─── Data supplied ───

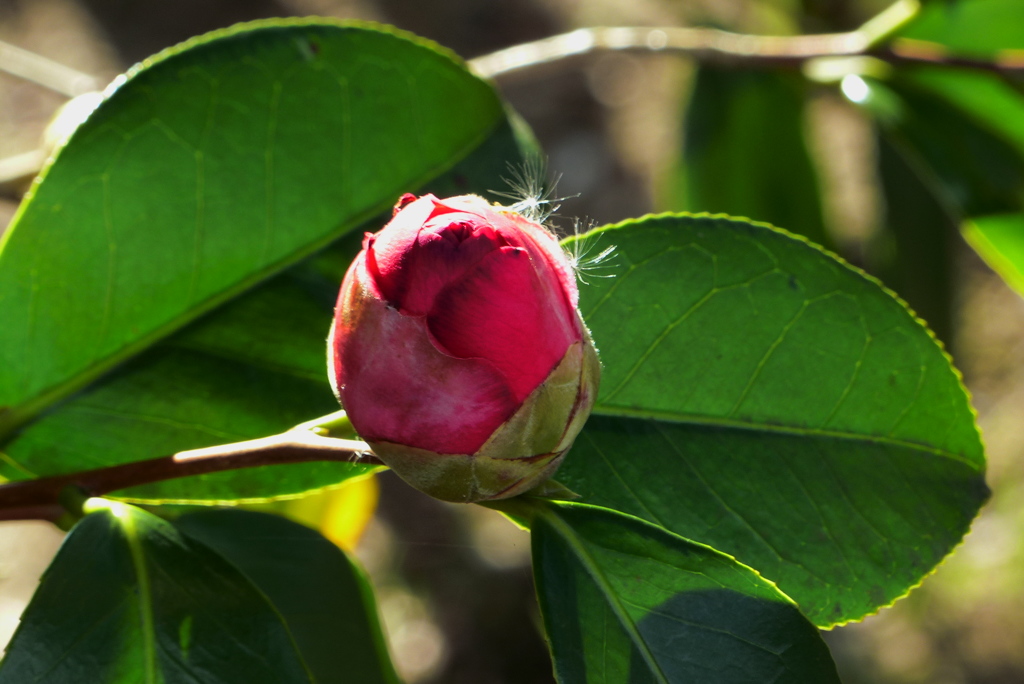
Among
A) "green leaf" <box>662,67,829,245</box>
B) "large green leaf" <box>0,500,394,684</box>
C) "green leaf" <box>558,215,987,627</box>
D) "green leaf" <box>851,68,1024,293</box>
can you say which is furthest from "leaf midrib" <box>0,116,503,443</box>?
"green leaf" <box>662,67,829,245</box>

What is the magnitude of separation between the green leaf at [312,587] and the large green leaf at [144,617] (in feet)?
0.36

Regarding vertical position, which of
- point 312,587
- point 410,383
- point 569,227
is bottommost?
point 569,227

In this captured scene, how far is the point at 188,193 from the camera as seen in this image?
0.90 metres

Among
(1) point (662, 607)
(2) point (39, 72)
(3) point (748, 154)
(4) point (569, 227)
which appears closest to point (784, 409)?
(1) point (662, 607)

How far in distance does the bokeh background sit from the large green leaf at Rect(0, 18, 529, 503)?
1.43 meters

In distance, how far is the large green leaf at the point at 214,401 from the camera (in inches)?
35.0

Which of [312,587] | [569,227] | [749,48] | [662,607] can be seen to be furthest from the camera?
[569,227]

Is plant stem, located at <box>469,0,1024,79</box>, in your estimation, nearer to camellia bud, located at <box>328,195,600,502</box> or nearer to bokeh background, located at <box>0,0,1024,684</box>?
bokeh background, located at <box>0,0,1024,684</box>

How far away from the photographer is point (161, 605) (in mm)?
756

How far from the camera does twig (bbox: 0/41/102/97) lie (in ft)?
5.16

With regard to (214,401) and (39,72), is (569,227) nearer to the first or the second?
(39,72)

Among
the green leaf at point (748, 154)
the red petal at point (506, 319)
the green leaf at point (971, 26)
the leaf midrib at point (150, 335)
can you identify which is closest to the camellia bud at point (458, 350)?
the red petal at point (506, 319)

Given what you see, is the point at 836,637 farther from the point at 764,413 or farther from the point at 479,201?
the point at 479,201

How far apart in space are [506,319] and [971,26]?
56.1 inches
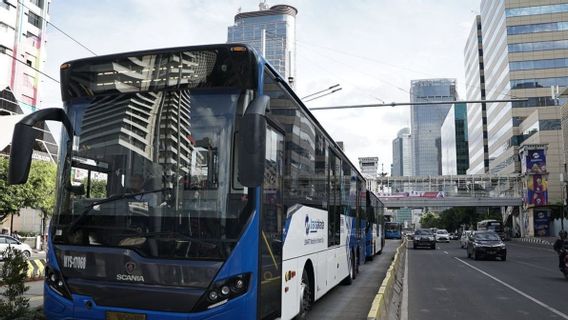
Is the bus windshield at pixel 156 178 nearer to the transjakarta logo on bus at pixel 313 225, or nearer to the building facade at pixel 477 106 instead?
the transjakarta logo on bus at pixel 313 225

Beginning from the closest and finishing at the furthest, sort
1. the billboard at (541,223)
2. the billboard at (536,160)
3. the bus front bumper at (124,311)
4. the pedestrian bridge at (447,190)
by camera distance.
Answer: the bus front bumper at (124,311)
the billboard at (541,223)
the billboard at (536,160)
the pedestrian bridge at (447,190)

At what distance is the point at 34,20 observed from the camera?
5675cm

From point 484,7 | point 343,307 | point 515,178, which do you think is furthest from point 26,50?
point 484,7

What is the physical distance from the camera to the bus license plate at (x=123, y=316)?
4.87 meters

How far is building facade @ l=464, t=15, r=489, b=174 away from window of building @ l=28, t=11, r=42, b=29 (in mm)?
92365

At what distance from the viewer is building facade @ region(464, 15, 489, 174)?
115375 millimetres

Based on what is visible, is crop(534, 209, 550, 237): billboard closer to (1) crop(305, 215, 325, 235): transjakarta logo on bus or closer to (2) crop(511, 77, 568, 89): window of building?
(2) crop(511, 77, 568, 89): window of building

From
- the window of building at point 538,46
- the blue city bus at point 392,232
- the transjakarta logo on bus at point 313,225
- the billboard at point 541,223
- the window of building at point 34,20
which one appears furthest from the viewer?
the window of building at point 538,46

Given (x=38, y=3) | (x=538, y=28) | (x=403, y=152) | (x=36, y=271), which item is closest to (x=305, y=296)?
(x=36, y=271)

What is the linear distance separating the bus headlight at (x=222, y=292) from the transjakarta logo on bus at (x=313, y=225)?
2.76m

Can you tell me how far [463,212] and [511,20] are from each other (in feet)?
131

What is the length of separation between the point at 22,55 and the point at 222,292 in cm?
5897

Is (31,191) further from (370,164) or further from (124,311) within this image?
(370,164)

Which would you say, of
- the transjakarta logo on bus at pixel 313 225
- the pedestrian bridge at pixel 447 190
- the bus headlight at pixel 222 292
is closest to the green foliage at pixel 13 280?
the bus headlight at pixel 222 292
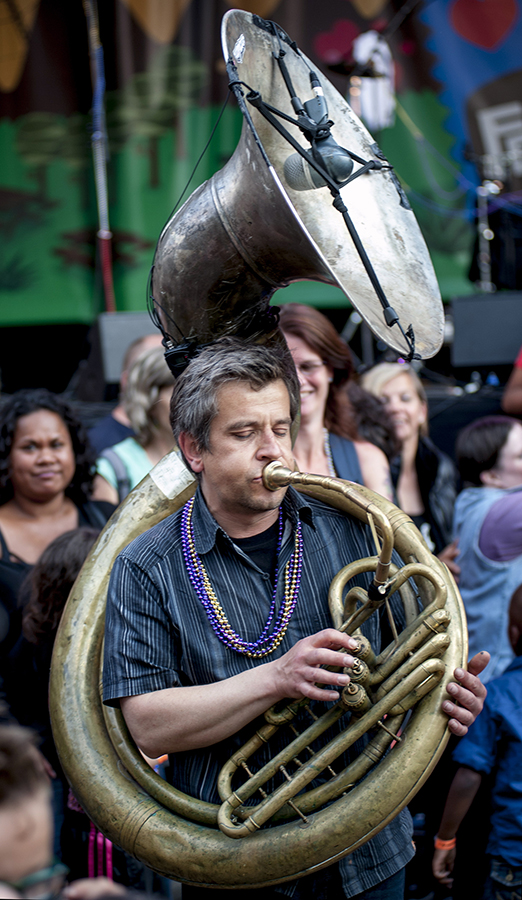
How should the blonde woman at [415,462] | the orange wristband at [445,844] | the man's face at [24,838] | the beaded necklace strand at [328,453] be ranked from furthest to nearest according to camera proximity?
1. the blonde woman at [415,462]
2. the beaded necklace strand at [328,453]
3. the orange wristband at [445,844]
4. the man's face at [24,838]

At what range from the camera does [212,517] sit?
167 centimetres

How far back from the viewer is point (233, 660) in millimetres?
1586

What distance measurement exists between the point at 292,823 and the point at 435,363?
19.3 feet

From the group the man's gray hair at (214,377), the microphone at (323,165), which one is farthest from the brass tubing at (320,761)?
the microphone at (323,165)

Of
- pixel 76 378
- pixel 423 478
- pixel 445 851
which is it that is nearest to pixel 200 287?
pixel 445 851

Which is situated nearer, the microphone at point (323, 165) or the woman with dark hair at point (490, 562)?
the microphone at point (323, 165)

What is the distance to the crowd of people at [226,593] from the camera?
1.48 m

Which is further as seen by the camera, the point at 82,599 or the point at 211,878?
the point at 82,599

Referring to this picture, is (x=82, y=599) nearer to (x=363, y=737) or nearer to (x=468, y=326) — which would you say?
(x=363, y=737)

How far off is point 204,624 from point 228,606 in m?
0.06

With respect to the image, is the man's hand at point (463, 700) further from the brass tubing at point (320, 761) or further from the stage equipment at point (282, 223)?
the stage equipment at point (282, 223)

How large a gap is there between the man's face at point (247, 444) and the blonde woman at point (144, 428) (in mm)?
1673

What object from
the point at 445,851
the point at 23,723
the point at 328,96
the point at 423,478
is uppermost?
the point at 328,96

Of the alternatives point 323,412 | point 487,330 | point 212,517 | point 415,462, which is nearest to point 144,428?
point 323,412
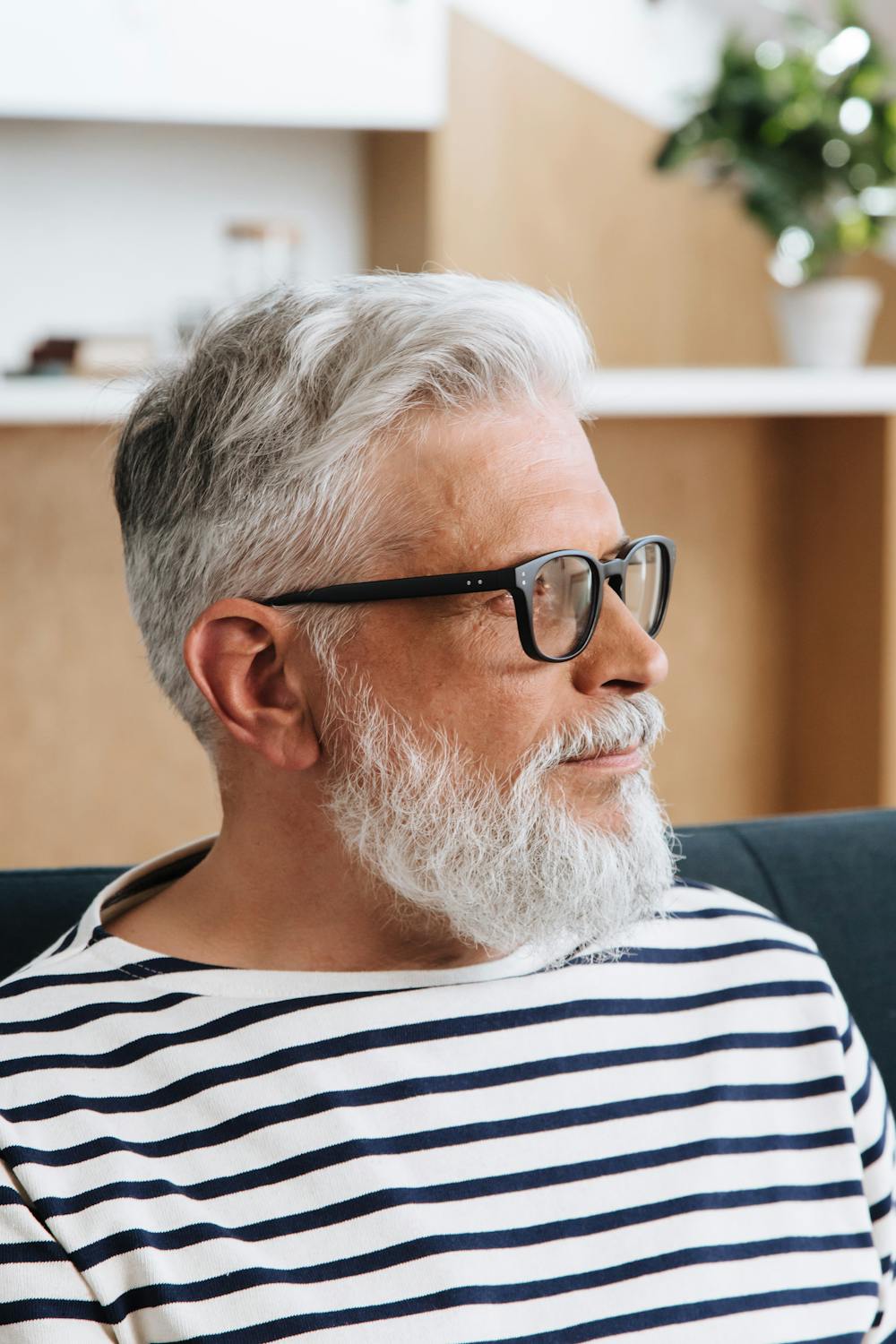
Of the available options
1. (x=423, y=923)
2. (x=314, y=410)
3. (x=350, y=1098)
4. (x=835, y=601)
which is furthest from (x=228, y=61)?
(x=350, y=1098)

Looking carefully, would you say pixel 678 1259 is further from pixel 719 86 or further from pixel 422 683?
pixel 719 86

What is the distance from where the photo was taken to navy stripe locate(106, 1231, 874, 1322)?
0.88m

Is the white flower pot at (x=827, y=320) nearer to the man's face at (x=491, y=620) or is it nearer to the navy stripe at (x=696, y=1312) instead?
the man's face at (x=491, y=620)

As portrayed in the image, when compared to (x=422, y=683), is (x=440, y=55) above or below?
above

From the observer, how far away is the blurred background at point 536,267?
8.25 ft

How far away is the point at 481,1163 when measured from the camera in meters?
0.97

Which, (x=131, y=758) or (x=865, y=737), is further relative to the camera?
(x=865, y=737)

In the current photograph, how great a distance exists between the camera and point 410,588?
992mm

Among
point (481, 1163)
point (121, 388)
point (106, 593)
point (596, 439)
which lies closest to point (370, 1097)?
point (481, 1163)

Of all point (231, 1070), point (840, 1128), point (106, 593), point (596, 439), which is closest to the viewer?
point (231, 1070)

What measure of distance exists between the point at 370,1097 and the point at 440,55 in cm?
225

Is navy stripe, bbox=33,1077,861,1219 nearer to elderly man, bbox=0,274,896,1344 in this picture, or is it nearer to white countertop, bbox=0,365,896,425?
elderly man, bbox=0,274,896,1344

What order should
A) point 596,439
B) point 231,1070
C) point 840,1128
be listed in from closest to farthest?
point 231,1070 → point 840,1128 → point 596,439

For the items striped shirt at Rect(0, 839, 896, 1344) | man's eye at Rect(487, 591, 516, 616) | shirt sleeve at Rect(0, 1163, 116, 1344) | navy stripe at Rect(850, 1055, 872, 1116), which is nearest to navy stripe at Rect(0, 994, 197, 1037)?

───

Arrange the records as a Markdown table with the columns Row and Text, from the start of the records through the line containing "1.43 meters", inclusive. Number each line in Row, skip blank lines, and leave the pictures out.

| Row | Text |
|---|---|
| 1 | Among |
| 2 | A) "green leaf" <box>662,67,829,245</box> |
| 3 | B) "large green leaf" <box>0,500,394,684</box> |
| 4 | C) "green leaf" <box>558,215,987,627</box> |
| 5 | D) "green leaf" <box>851,68,1024,293</box> |
| 6 | can you say which is furthest from "leaf midrib" <box>0,116,503,443</box>? |
| 7 | "green leaf" <box>662,67,829,245</box> |
| 8 | What is the magnitude of separation between the green leaf at [312,587] and the large green leaf at [144,617] (in feet)? |
| 9 | 0.36 |
| 10 | Regarding vertical position, which of |
| 11 | - point 312,587 |
| 12 | - point 410,383 |
| 13 | - point 569,227 |
| 14 | is bottommost? |
| 15 | point 569,227 |
| 16 | In this captured scene, how far is the point at 188,193 from the camera as seen in this image? |
| 17 | 0.90 metres |
| 18 | Among |
| 19 | (1) point (662, 607) |
| 20 | (2) point (39, 72) |
| 21 | (3) point (748, 154) |
| 22 | (4) point (569, 227) |
| 23 | which appears closest to point (784, 409)? |
| 24 | (1) point (662, 607) |
| 25 | How far in distance does the bokeh background sit from the large green leaf at Rect(0, 18, 529, 503)? |
| 26 | 1.43 meters |